France’s jobless rate hit its highest level in more than 13 years in the last quarter of 2012, underscoring the challenge the government faces over its pledge to reverse the upward trend by year-end.

The Commission sees French unemployment hitting 10.7% this year, nearly twice the level of Germany and not much better than Italy

Last Thursday’s official data prompted a renewed government plea for action at European level to spur growth as the eurozone’s second largest economy shows increasing signs of languishing behind a more resilient Germany.

The rise to 10.6 per cent is the sixth consecutive quarterly increase in the jobless rate in the French economy, which contracted 0.3 per cent in the final three months of 2012.

It brings unemployment to its highest since the second quarter of 1999 and is the latest bad news for a government that has admitted it will fall far short of growth and public deficit targets this year.

Other data published last Thursday showed a widening trade deficit.

“It is an uncomfortable truth for (President) François Hollande and another sign that France may be joining the wrong side of the eurozone team,” said Julien Manceaux, economist at ING Financial Markets, forecasting that unemployment would climb as high as 11.5 per cent this year.

The European Commission sees French unemployment hitting 10.7 per cent this year, nearly twice the level of Germany’s 5.7 per cent and not much better than Italy’s 11.6 per cent, but still far less than in Spain and Greece.
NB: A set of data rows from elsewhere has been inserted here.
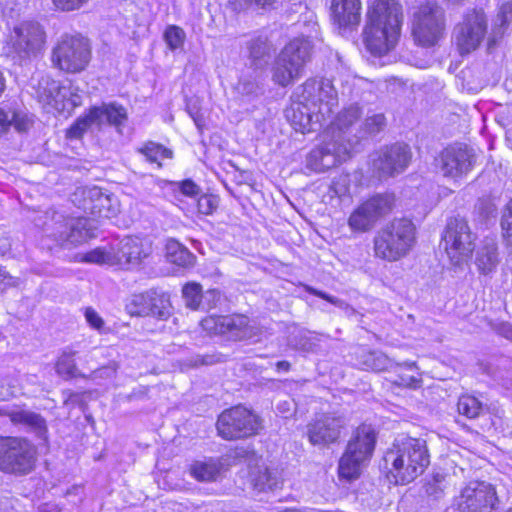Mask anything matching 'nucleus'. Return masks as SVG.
<instances>
[{
	"label": "nucleus",
	"instance_id": "nucleus-63",
	"mask_svg": "<svg viewBox=\"0 0 512 512\" xmlns=\"http://www.w3.org/2000/svg\"><path fill=\"white\" fill-rule=\"evenodd\" d=\"M187 109H188V113H189V114H190V116L193 118V120H194L195 124H196L197 126H200L201 118H200V116H199L198 112H194V111H193V108H190V105H189V104H187Z\"/></svg>",
	"mask_w": 512,
	"mask_h": 512
},
{
	"label": "nucleus",
	"instance_id": "nucleus-34",
	"mask_svg": "<svg viewBox=\"0 0 512 512\" xmlns=\"http://www.w3.org/2000/svg\"><path fill=\"white\" fill-rule=\"evenodd\" d=\"M359 363L363 369L375 372L391 370L394 366V361L381 351L362 352L359 356Z\"/></svg>",
	"mask_w": 512,
	"mask_h": 512
},
{
	"label": "nucleus",
	"instance_id": "nucleus-3",
	"mask_svg": "<svg viewBox=\"0 0 512 512\" xmlns=\"http://www.w3.org/2000/svg\"><path fill=\"white\" fill-rule=\"evenodd\" d=\"M402 7L396 0H375L367 13L363 35L367 50L381 56L394 48L400 36Z\"/></svg>",
	"mask_w": 512,
	"mask_h": 512
},
{
	"label": "nucleus",
	"instance_id": "nucleus-9",
	"mask_svg": "<svg viewBox=\"0 0 512 512\" xmlns=\"http://www.w3.org/2000/svg\"><path fill=\"white\" fill-rule=\"evenodd\" d=\"M90 60L91 45L82 36H64L52 50L53 66L67 73L82 72Z\"/></svg>",
	"mask_w": 512,
	"mask_h": 512
},
{
	"label": "nucleus",
	"instance_id": "nucleus-2",
	"mask_svg": "<svg viewBox=\"0 0 512 512\" xmlns=\"http://www.w3.org/2000/svg\"><path fill=\"white\" fill-rule=\"evenodd\" d=\"M384 468L394 484L406 485L421 476L430 465V453L423 438L400 436L385 452Z\"/></svg>",
	"mask_w": 512,
	"mask_h": 512
},
{
	"label": "nucleus",
	"instance_id": "nucleus-22",
	"mask_svg": "<svg viewBox=\"0 0 512 512\" xmlns=\"http://www.w3.org/2000/svg\"><path fill=\"white\" fill-rule=\"evenodd\" d=\"M82 209L97 218L110 219L116 216L120 210L118 199L102 191L99 187L83 189Z\"/></svg>",
	"mask_w": 512,
	"mask_h": 512
},
{
	"label": "nucleus",
	"instance_id": "nucleus-1",
	"mask_svg": "<svg viewBox=\"0 0 512 512\" xmlns=\"http://www.w3.org/2000/svg\"><path fill=\"white\" fill-rule=\"evenodd\" d=\"M361 115V108L356 104L342 110L325 131L323 143L307 156V168L314 172H323L346 161L361 139L359 130L353 133V126Z\"/></svg>",
	"mask_w": 512,
	"mask_h": 512
},
{
	"label": "nucleus",
	"instance_id": "nucleus-6",
	"mask_svg": "<svg viewBox=\"0 0 512 512\" xmlns=\"http://www.w3.org/2000/svg\"><path fill=\"white\" fill-rule=\"evenodd\" d=\"M375 431L367 425L359 426L354 432L347 448L339 461V475L348 480L360 475L362 465L367 462L374 451Z\"/></svg>",
	"mask_w": 512,
	"mask_h": 512
},
{
	"label": "nucleus",
	"instance_id": "nucleus-8",
	"mask_svg": "<svg viewBox=\"0 0 512 512\" xmlns=\"http://www.w3.org/2000/svg\"><path fill=\"white\" fill-rule=\"evenodd\" d=\"M36 451L33 445L21 437L0 436V471L23 476L35 466Z\"/></svg>",
	"mask_w": 512,
	"mask_h": 512
},
{
	"label": "nucleus",
	"instance_id": "nucleus-60",
	"mask_svg": "<svg viewBox=\"0 0 512 512\" xmlns=\"http://www.w3.org/2000/svg\"><path fill=\"white\" fill-rule=\"evenodd\" d=\"M249 453L250 452L244 447H236L234 450L230 451L228 456L229 458L238 459L247 457Z\"/></svg>",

Hollande took power last May promising to halt a relentless rise in unemployment which has left one in four youths out of work and vowing to restore France’s industrial competitiveness.

The President’s approval ratings have slumped to around 30 per cent since then as his government battles against a tide of factory closures. After backtracking last month on growth and deficit targets, he conceded the unemployment goal would now be harder to reach.

France’s trade deficit widened to €5.9 billion in January from €5.4 billion in December, with a large chunk of the worsening data due to a drop in the sale of Airbus aircraft from 26 in December to 18, other data showed on Thursday.

Industry Minister Arnaud Montebourg said worsening unemployment and bleak fourth-quarter GDP data across the eurozone, including in the bloc’s powerhouse Germany, should push the European Union to take steps to boost growth.

“Europe and the eurozone are sinking. This is why the government is fighting, with the European Commission, for growth measures to be taken,” he told France Info radio.

The Socialist Government has already taken steps to boost competitiveness with measures to ease labour costs and a deal signed with mainstream unions in January to make hiring and firing laws more flexible to help companies weather downturns.

Hard-left unions oppose the agreement, saying it threatens job security, and led several thousand marchers in street protests in towns across France on Tuesday.

On Thursday, workers at tyremaker Goodyear rallied in a Paris suburb against job cuts at a plant in the northern French city of Amiens, clashing with policemen, hurling paintballs and tyres.

The fourth-quarter headline unemployment figure, based on measurement criteria of the International Labour Organisation, was up 0.3 percentage points from the third quarter.

The total number of unemployed in mainland France was 2.9 million in the fourth quarter, national statistics office INSEE said. Just over a quarter of 15 to 24- year-olds were unemployed.

According to monthly figures issued last week by the labour ministry, which are not calculated according to ILO measures, mainland jobless totalled 3.17 million in January, the highest since July 1997 and close to the all-time high of 3.196 million.

Despite the bleak economic data, yields on long-term, fixed-rate French bonds largely fell at an auction on Thursday, underscoring the resilience of the country’s bond market amid renewed concerns over eurozone partners Italy and Cyprus.